The school is also close to the City of Kamloops. Agents of the Department of Indian Affairs, closely monitoring school operations, would have responded quickly to news of any missing or deceased children – if there had been any. Finally, as we have seen, the province required the completion of a death certificate for all deceased persons. At the turn of the twentieth century, British Columbia was not the wild west. A researcher today wishing to obtain the death certificate of any child attending the Kamloops residential school, can get it by entering the name and date of death on the the British Columbia Genealogical Records website. This type of research is also possible in other provinces.
Let us conclude with a side-note on another “nameless burial” site near a residential school, that of the Cowessess (Marieval) First Nation in Saskatchewan, which created more shock waves last June after the announcement in Kamloops. Operating since 1899 in a remote area, it was run by the Oblates and the Sisters of St. Joseph of St. Hyacinthe. The surface search by georadar is more advanced there as 751 well laid out graves have been discovered. As shown by a CBC News reporter, this is in fact simply the Catholic cemetery of the Mission of the Immaculate Heart of Mary, Marieval.

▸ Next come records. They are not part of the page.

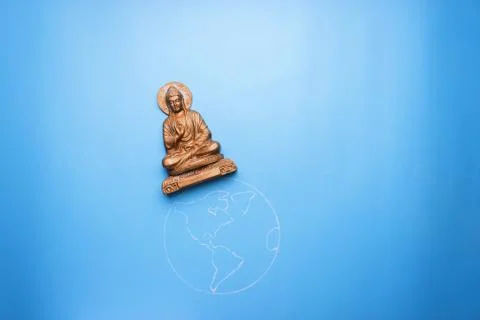 Buddha statuette on the earth Stock Photos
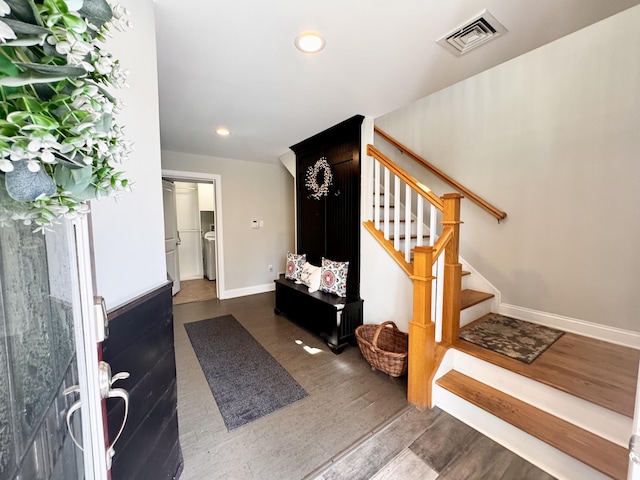 entrance foyer featuring visible vents, stairs, wood finished floors, baseboards, and recessed lighting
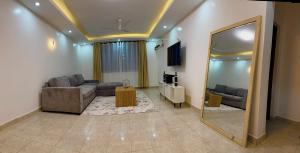 a living room with a couch and a mirror at Nyali 3 Bedroom Apartment Skyview in Mombasa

According to the register of baptisms, marriages and burials from 1885 to 1933, there are certainly graves present on site of children who died at the residential school, but also those of many adults and children under five years of age from the surrounding area. “There was a mixture of everyone in that graveyard, in that cemetery,” said local resident Pearl Lerat and her sister, Linda Whiteman, who attended Marieval residential school from the late 1940s to the mid-1950s. Pearl said “the sisters’ parents, grandparents and great-grandparents are buried there along with others from outside the First Nation,” whites and natives together. According to other residents living nearby, the graves had crosses and headstones until the 1960s when a priest allegedly removed them because the cemetery was in “terrible shape.”[28]
According to historian Jim Miller of the University of Saskatchewan, “the remains of children discovered in Marieval and Kamloops had been buried in cemeteries according to Catholic rites, under wooden crosses that quickly crumbled.” “The wooden cross was a Catholic burial marker for the poor,” confirms Brian Gettler of the University of Toronto.[29] The residential school cemeteries with their wooden crosses probably look like the present St. Joseph’s Native Cemetery on the Kamloops Reserve (see photo).

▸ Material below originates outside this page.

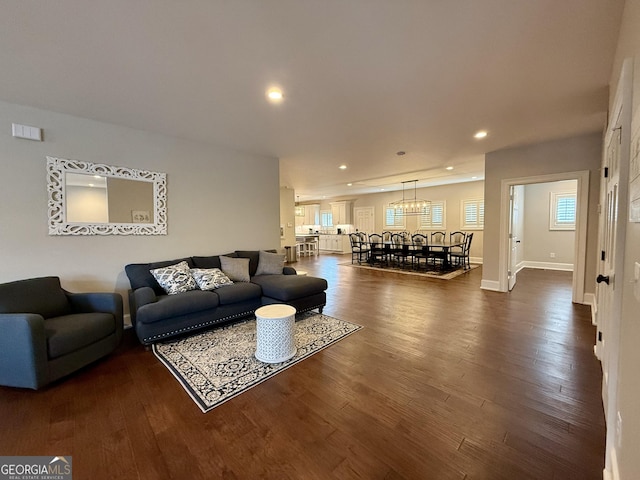 living room with dark wood-type flooring, recessed lighting, and baseboards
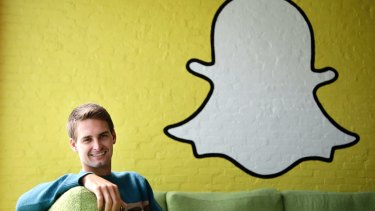Snapchat co-founder Evan Spiegel, with the company's logo. The Venice, California, start-up relies on advertising to users who watch videos compiled by its staff and those from media brands.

According to the TRC report, the churchyard often served as a place of worship and burial for students who died at school as well as for members of the local community and the missionaries themselves. As residential school cemeteries have been abandoned, neglected, and even forgotten after their closure, they have blurred into the background. In many cases, they became difficult to locate or were used for other purposes.[30] The Commission rightly proposed that they be documented, maintained, and protected.

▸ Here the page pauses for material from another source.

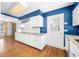 White kitchen with blue walls, wood floors, and stainless steel appliances at 2940 Washington St, Columbus, IN 47201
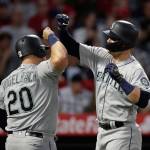 The Mariners Ryon Healy (right) celebrates his three-run home run with Daniel Vogelbach during the second inning of a game against the Angels on April 18, 2019, in Anaheim, Calif. (AP Photo/Jae C. Hong)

It is hard to believe that a preliminary search for an alleged cemetery or mass grave in an apple orchard on reserve land near the residential school of Kamloops could have led to such a spiral of claims endorsed by the Canadian government and repeated by mass media all over the world. It gives a terrible and simplistic impression of complex issues in Canadian history. The exhumations have not yet begun and no remains have obviously been found. Imaginary stories and emotion have outweighed the pursuit of truth. On the road to reconciliation, isn’t the best way to seek and tell the whole truth rather than deliberately create sensational myths?